Copy out the listing from the line containing "Within the choices" through the end of the listing, with no changes, and leave out the pictures.

--- Begin Provided entries ---

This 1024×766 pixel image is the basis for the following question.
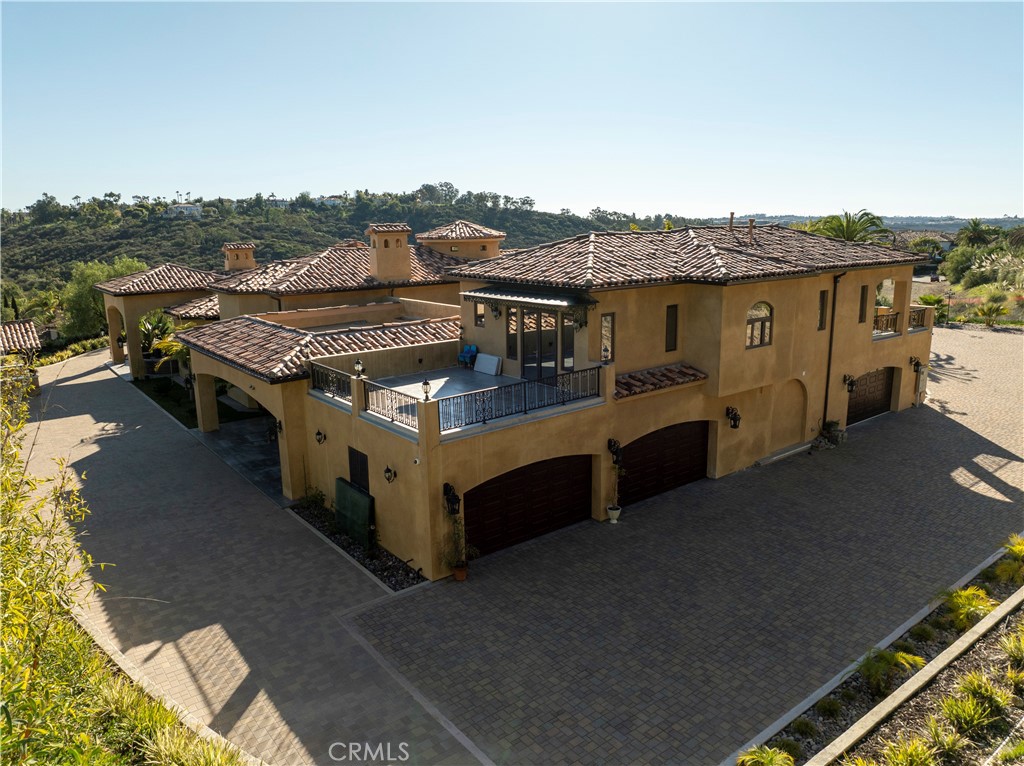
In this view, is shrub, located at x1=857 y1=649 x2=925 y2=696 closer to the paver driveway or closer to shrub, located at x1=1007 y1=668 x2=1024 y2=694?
the paver driveway

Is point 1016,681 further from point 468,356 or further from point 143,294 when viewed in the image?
point 143,294

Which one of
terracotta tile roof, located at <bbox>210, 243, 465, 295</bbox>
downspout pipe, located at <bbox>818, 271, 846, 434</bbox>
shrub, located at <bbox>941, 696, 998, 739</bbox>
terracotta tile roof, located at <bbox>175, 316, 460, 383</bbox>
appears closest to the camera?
shrub, located at <bbox>941, 696, 998, 739</bbox>

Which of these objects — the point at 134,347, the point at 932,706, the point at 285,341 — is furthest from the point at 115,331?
the point at 932,706

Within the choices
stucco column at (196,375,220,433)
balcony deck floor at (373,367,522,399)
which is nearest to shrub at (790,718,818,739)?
balcony deck floor at (373,367,522,399)

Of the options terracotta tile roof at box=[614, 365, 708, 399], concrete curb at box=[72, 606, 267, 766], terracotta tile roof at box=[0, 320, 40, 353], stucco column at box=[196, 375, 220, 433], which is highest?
terracotta tile roof at box=[614, 365, 708, 399]

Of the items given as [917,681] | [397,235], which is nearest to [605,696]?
[917,681]
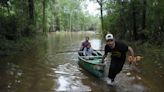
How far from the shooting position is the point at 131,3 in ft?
99.7

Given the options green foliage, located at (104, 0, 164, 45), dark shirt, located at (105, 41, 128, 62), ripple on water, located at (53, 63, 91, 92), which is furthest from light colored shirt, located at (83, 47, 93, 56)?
green foliage, located at (104, 0, 164, 45)

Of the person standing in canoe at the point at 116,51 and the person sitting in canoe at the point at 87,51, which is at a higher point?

--- End Provided entries ---

# Answer for the task:
Within the choices
stucco column at (196,375,220,433)
balcony deck floor at (373,367,522,399)
which is nearest to shrub at (790,718,818,739)?
balcony deck floor at (373,367,522,399)

Of the options terracotta tile roof at box=[614, 365, 708, 399], concrete curb at box=[72, 606, 267, 766], terracotta tile roof at box=[0, 320, 40, 353], stucco column at box=[196, 375, 220, 433], which is highest?
terracotta tile roof at box=[614, 365, 708, 399]

Of the items given as [917,681] | [397,235], which is nearest to [605,696]?
[917,681]
How far from the shooting position is the point at 131,3 in ft?
99.7

Given the options green foliage, located at (104, 0, 164, 45), dark shirt, located at (105, 41, 128, 62), ripple on water, located at (53, 63, 91, 92), which is furthest from light colored shirt, located at (83, 47, 93, 56)?
green foliage, located at (104, 0, 164, 45)

Of the person standing in canoe at the point at 116,51 and the person sitting in canoe at the point at 87,51, which is at a higher point?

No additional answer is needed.